Armin Kraaz

Personal information
- Full name: Armin Kraaz
- Date of birth: 3 February 1965 (age 60)
- Place of birth: Frankfurt, West Germany
- Position: Defender

Team information
- Current team: Eintracht Frankfurt

Youth career
- 0000–1979: SV Viktoria Preußen 07
- 1979–1983: Eintracht Frankfurt

Senior career*
- Years: Team / Apps / (Gls)
- 1983–1988: Eintracht Frankfurt / 123 / (3)
- 1988–1996: Rot-Weiss Frankfurt
- 1997: Eintracht Frankfurt II

Managerial career
- 2002: Eintracht Frankfurt (caretaker manager)

= Armin Kraaz =

German footballer and manager

Armin Kraaz (born 3 February 1965) is a German football manager and former player.
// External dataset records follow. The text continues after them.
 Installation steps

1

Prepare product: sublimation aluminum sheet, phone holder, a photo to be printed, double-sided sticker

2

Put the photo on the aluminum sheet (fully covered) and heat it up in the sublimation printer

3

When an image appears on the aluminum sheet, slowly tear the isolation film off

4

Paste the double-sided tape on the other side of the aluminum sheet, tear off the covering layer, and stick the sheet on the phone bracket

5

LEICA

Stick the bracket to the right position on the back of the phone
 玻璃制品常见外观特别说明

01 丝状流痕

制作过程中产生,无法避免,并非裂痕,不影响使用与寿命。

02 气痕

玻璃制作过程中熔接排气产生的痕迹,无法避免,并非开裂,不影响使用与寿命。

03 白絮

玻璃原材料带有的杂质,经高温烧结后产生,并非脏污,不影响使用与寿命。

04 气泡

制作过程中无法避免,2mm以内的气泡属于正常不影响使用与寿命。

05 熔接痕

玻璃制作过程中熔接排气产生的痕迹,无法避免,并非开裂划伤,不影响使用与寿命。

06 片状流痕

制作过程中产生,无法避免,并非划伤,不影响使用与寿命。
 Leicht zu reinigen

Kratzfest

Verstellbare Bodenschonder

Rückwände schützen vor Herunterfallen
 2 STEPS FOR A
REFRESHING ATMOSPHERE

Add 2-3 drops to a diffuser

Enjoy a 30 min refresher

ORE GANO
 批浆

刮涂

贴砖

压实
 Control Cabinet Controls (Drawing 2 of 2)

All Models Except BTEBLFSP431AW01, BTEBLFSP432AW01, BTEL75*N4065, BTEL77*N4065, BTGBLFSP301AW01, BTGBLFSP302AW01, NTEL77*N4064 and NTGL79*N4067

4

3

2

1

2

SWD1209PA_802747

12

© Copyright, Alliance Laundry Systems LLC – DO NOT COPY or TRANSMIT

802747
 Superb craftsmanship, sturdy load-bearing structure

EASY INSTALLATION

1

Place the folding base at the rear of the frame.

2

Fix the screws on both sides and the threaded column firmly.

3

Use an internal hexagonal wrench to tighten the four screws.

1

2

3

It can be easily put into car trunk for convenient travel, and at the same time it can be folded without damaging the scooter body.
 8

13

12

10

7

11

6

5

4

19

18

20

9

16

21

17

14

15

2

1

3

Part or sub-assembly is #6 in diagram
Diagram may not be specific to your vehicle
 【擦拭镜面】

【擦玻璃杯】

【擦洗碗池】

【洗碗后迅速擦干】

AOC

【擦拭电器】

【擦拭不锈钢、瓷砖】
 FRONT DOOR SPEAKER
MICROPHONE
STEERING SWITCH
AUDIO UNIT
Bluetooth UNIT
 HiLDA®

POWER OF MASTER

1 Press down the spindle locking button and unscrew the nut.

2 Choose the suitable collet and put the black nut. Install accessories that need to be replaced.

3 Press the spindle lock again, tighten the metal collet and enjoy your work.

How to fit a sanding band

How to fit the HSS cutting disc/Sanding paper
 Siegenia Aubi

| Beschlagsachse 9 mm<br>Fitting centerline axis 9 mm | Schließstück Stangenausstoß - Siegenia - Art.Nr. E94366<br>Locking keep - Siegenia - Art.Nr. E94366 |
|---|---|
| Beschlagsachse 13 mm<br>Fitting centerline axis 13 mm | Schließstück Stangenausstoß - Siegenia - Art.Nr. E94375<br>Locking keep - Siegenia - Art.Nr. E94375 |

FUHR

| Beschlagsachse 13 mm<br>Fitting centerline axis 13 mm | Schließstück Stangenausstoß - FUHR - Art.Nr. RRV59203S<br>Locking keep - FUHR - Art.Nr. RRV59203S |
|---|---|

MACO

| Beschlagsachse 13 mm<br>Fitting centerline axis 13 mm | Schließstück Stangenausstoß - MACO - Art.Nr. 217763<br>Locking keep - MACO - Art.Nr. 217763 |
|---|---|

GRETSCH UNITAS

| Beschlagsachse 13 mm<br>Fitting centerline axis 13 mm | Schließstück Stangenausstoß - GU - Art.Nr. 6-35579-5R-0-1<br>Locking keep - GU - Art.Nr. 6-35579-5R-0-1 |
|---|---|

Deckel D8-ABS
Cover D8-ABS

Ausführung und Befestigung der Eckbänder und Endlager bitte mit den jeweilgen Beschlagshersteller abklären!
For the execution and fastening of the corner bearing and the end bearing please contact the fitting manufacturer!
The former defender played for Viktoria Preußen until 1979 and then moved to Eintracht Frankfurt. From 1983 to 1984 he was fielded in the pro squad, appearing in 123 Bundesliga fixtures, netting three goals. In 1988, he went to Rot-Weiss Frankfurt. His departure from Eintracht was a painful one as after the DFB Cup victory of the Eagles he sat crying on the bench as an unused sub.

In 1996, he joined the Eintracht coaching staff and firstly managed the Under-19 team. In March 1997, he shortly played for the Eintracht reserves and carried on to manage the Under-19 team. In January 2001 he was promoted to become assistant manager of the pro team. Between 8 March and 27 May 2002 was caretaker for the Eagles.

At present he is the director of the Eintracht youth academy.